Повседневная жизнь Пушкиногорья — страница 65 из 67

Он не думал ни удивить, ни рассмешить единственного слушателя и зрителя. Воображение опережало мысль, и он радовался ему, как привету пушкинской музы, которая заглядывала здесь во всякие двери.

На веранду за славным обедом мог влететь молодец с грамотой, извещавшей, что хозяйственный двор объявляет «бунт бессмысленный и беспощадный» и требует директора для переговоров о нуждах «труждающихся и обремененных». Гонец улетал. Тотчас следовала команда хранителю фондов Василию Яковлевичу Шпиневу: «Коня мне! И мундир!»

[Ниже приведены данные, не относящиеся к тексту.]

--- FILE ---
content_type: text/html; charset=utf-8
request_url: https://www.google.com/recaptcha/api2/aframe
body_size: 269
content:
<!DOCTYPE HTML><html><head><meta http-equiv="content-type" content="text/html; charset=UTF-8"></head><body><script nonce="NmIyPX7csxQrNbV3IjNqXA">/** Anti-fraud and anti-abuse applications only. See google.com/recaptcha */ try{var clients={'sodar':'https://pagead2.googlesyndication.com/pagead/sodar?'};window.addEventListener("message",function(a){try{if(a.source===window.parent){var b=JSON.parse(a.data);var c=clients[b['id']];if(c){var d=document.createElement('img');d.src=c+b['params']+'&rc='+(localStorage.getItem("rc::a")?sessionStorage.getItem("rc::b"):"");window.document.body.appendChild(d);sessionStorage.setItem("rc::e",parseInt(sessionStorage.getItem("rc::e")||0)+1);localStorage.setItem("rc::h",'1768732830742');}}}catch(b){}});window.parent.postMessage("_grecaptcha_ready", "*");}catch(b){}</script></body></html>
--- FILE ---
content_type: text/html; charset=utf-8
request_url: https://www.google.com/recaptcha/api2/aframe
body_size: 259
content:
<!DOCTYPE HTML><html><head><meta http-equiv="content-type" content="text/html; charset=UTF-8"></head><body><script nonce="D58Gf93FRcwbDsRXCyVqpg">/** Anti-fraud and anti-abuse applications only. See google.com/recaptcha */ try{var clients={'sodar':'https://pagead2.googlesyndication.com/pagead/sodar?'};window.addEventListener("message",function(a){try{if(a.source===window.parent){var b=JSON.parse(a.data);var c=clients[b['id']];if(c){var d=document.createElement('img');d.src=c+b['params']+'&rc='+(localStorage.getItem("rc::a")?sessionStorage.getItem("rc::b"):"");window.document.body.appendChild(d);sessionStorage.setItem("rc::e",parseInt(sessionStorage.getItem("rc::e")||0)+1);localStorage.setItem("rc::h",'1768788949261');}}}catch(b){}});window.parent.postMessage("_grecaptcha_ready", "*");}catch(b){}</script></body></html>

Был явлен конь, пасшийся на поляне, и генеральский мундир 12-го года из запасников. Михаилу Александровичу Дудину было приказано, как старому артиллеристу, обходить двор с тыла и страшенным голосом кричать «бабах!», чтобы враг понял, что сила на государевой стороне. А опытному штабисту Василию Михайловичу Звонцову — рассчитать план фронтального штурма. Когда они подошли под стены двора, бунтовщики действительно выгородили острог и поставили в окнах срезы стволов, изображающие пушки. С отчаянным «ура!» Семен Степанович полетел в атаку, но был ловко и скоро пленен. Бунтовщики определили его в специально приготовленную деревянную клетку и, пребольно потыкивая палками сквозь решетку, повезли на Поляну «судить». И Бог знает, чем бы все кончилось, когда бы не встретилась им московская учительница из злых, уже советских старух, знающих, как надо вести себя в мемориальных усадьбах: «Как вам не стыдно! Здесь тень великого Пушкина, а вы…»

Бунтовщики растерялись. Семен Степанович генеральским голосом приказал: «Отворите мне!» Клетка распахнулась: «Пошла вон, старая дура!» Но праздник уже был безнадежно испорчен.

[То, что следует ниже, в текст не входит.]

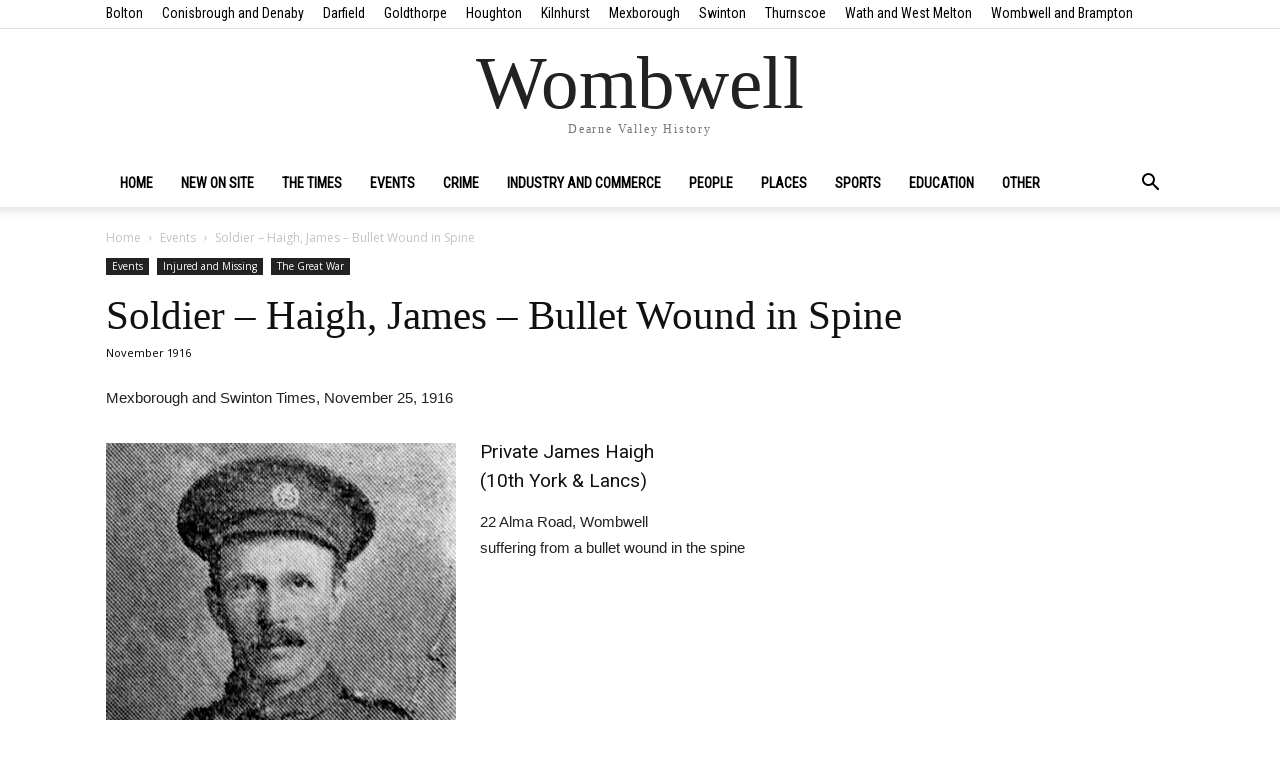

--- FILE ---
content_type: text/plain
request_url: https://www.google-analytics.com/j/collect?v=1&_v=j102&a=30396549&t=pageview&_s=1&dl=https%3A%2F%2Fwombwellandbrampton.dearnevalleyhistory.org.uk%2Farticle%2Fsoldier-haigh-james-bullet-wound-in-spine%2F&ul=en-us%40posix&dt=Soldier%20%E2%80%93%20Haigh%2C%20James%20%E2%80%93%20Bullet%20Wound%20in%20Spine%20%7C%20Wombwell%20and%20Brampton&sr=1280x720&vp=1280x720&_u=IEBAAEABAAAAACAAI~&jid=2000023807&gjid=2038259742&cid=1031644230.1769107286&tid=UA-88984515-1&_gid=2128926035.1769107286&_r=1&_slc=1&z=1118368139
body_size: -459
content:
2,cG-WYY774RSN5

Сухая, опасная для детей учительница была скучна, как Анна Петровна Керн, — не было для нее ни камня, ни ветки гелиотропа. А он, как и его сотрудники, даже не играли в Михельсона и пугачевцев, не передразнивали тех событий. Они в это мгновение были ими, как это и должно быть в великом театре, который не есть сравнение, метафора или перевод реальных событий (повторить, как это было когда-то), а — само событие, полное единственной жизни, потому что жизнь нельзя оскорблять повторением, хотя бы и очень художественным, — она в каждое мгновение неповторимая Господня жизнь.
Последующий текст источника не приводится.